▸ **Dataset excerpt**
● ● ● ●

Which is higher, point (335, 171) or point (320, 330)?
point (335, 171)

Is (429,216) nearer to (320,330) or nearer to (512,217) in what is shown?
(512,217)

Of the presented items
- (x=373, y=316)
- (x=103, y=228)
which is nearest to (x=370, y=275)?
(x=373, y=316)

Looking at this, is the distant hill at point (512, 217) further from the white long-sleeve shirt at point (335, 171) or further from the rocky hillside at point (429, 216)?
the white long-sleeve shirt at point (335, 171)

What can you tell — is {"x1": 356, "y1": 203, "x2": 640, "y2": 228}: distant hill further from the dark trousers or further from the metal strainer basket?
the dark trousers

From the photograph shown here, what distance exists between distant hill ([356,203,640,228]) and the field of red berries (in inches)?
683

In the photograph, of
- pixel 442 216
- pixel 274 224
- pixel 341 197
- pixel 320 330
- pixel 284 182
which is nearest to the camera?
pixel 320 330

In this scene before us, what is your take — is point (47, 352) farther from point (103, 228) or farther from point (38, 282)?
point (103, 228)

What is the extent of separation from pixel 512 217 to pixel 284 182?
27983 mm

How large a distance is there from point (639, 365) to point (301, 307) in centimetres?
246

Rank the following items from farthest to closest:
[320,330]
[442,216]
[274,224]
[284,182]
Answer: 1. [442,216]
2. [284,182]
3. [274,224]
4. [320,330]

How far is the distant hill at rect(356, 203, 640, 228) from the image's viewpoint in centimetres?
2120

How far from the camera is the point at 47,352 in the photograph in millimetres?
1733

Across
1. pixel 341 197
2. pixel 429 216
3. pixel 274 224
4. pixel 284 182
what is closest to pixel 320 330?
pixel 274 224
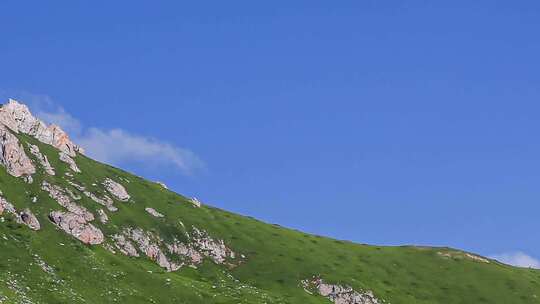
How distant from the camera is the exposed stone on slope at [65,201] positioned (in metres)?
142

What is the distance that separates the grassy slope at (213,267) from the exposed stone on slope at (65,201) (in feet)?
4.96

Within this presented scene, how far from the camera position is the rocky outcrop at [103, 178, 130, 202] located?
160 meters

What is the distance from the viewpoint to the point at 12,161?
14388 centimetres

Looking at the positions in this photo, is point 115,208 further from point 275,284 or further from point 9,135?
point 275,284

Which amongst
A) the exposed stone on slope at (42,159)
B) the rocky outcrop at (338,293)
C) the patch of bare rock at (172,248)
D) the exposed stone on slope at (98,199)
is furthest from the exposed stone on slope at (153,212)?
the rocky outcrop at (338,293)

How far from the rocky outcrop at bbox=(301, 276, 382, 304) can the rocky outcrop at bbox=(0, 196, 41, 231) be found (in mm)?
51514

● ● ● ●

▸ **Given instruction**
Return verbatim the lines of the records beginning with the line that contains "Which amongst" and continuing through the end of the records.

▸ **Reply to the task**
Which amongst
A) the exposed stone on slope at (42,159)
B) the rocky outcrop at (338,293)
C) the patch of bare rock at (172,248)
D) the exposed stone on slope at (98,199)
is furthest from the exposed stone on slope at (153,212)?
the rocky outcrop at (338,293)

How far from the rocky outcrop at bbox=(301, 276, 382, 304) can the rocky outcrop at bbox=(0, 196, 41, 231) be found (in mm)?
51514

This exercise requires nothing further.